* Texto dado
Quando buscou outra profissional, que achou por meio da internet, após ouvir o relato de Luana, a psicoterapeuta que tem formação em psicologia, questionou qual era a religião dela. Ao ouvir de Luana que, apesar de cristã, não tinha religião, a terapeuta afirmou que o problema dela era falta de Deus. A consulta acabou aí. Apesar de ter encontrado dois bons profissionais depois desses episódios, ela optou por não fazer mais terapia. "Na hora fiquei muito brava, depois me senti péssima, pois fui buscar ajuda e só encontrei críticas e descaso", relata.

Borges defende que o psicoterapeuta tem que ser rígido nos limites profissionais e pessoais. Para ele, é impossível desassociar os valores pessoais com os do paciente, "mas deve fazer todo e qualquer esforço para minimizar que suas crenças e valores pessoais passem para quem atendemos", diz. Ele complementa que quando está em terapia o psicoterapeuta é um representante de uma ciência e por isso tem que tomar o máximo de cuidado para separar os valores dele com os do paciente.
Como reconhecer quando o terapeuta extrapola o profissional?

Segundo Jorge, quando um psicoterapeuta diz ao seu paciente "faça isto" ou "faça aquilo", ou seja, dá diretivas ao paciente de como ele deve se comportar, ele está dando opiniões em vez de, como deveria fazer, auxiliar o paciente a identificar o que seria melhor ter feito. Alves complementa a fala do médico dizendo que o paciente e o próprio terapeuta precisam estar atentos, pois o profissional dirige o tratamento e não a vida do paciente.

* Atividade 1
Segundo o texto dado, qual a terapeuta disse que era o problema de Luana?
* Atividade 2
Edite o texto dado: reproduza o trecho de "Como reconhecer quando" a "vida do paciente.", trocando "diretivas" por "orientações".
A listagem não tem nenhum papel aqui.

* Trechos de dados
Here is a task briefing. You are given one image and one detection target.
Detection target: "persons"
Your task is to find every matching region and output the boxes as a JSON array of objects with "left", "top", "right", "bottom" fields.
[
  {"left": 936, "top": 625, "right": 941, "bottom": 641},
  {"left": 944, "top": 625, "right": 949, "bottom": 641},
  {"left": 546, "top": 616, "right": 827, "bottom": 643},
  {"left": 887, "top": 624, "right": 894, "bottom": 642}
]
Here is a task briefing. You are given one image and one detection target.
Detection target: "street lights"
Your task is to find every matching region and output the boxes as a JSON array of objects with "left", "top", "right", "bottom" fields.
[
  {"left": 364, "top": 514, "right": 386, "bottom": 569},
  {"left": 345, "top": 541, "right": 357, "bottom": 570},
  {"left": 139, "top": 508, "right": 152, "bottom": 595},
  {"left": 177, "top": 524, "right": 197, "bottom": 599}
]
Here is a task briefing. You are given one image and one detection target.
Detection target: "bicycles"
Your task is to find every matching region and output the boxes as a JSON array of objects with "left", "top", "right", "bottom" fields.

...

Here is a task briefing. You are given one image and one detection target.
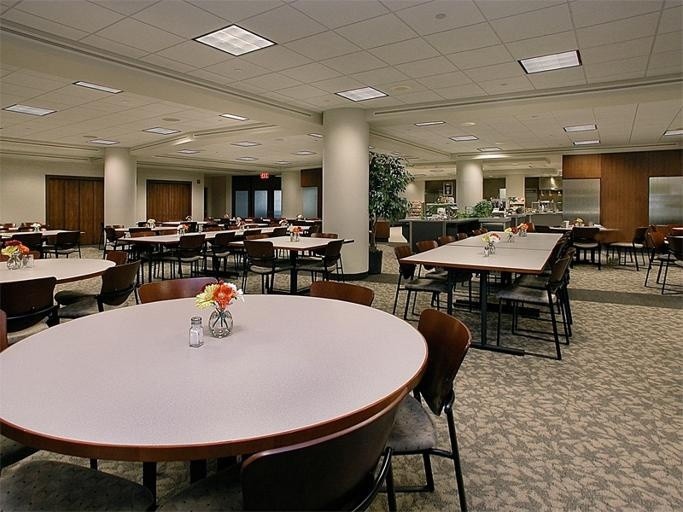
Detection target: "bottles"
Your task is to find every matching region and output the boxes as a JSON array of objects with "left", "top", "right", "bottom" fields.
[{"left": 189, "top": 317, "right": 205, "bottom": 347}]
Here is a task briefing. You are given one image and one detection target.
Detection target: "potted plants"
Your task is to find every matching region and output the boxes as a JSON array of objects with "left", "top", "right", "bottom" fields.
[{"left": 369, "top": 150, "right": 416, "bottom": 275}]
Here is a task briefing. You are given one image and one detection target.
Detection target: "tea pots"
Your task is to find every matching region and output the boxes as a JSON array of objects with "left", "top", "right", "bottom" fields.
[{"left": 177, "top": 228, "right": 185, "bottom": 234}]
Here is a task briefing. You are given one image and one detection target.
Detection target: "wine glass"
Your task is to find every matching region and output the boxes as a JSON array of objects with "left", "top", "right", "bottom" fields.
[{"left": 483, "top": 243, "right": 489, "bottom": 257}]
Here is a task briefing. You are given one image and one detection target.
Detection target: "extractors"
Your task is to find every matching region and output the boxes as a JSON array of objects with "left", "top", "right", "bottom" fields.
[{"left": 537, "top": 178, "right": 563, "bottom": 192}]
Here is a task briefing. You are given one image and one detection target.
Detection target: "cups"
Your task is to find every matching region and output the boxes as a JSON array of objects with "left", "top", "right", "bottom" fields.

* Resposta do exercício 1
Falta de Deus.

* Resposta do exercício 2
Como reconhecer quando o terapeuta extrapola o profissional?

Segundo Jorge, quando um psicoterapeuta diz ao seu paciente "faça isto" ou "faça aquilo", ou seja, dá orientações ao paciente de como ele deve se comportar, ele está dando opiniões em vez de, como deveria fazer, auxiliar o paciente a identificar o que seria melhor ter feito. Alves complementa a fala do médico dizendo que o paciente e o próprio terapeuta precisam estar atentos, pois o profissional dirige o tratamento e não a vida do paciente.